*Raw data*

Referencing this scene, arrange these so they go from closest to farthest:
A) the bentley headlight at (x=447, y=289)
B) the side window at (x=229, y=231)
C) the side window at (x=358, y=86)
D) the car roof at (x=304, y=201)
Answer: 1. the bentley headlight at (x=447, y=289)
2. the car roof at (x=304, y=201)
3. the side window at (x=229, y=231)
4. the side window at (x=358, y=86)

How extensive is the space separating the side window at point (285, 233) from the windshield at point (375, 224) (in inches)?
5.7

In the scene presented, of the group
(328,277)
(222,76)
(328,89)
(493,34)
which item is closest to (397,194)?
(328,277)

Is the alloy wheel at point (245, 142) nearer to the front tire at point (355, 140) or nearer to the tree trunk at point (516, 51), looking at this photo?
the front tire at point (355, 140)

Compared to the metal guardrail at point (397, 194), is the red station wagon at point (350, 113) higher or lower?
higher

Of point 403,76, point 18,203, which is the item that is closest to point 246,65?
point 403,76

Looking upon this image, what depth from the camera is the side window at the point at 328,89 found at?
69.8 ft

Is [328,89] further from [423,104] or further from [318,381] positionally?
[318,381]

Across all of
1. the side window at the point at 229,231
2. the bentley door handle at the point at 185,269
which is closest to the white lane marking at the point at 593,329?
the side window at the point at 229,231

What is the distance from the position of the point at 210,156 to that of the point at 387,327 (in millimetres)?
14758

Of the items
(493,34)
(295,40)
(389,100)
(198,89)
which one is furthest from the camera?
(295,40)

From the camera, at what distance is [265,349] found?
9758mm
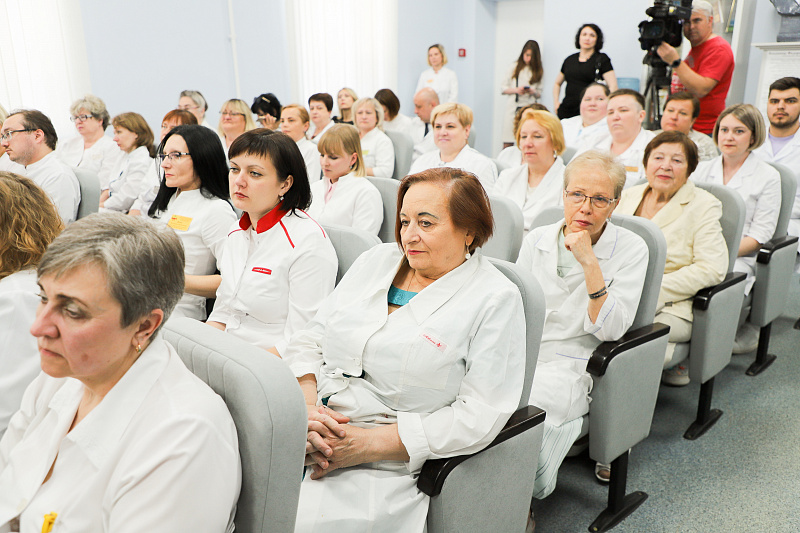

*Your objective*
List each line in the rows above that contains the word "distance", treating uppercase and lowercase as different.

*Answer to this task*
What is the distance from the position of the point at 210,156 to that of the point at 387,327 (in millimetres)?
From the camera, at what distance is [265,349] found?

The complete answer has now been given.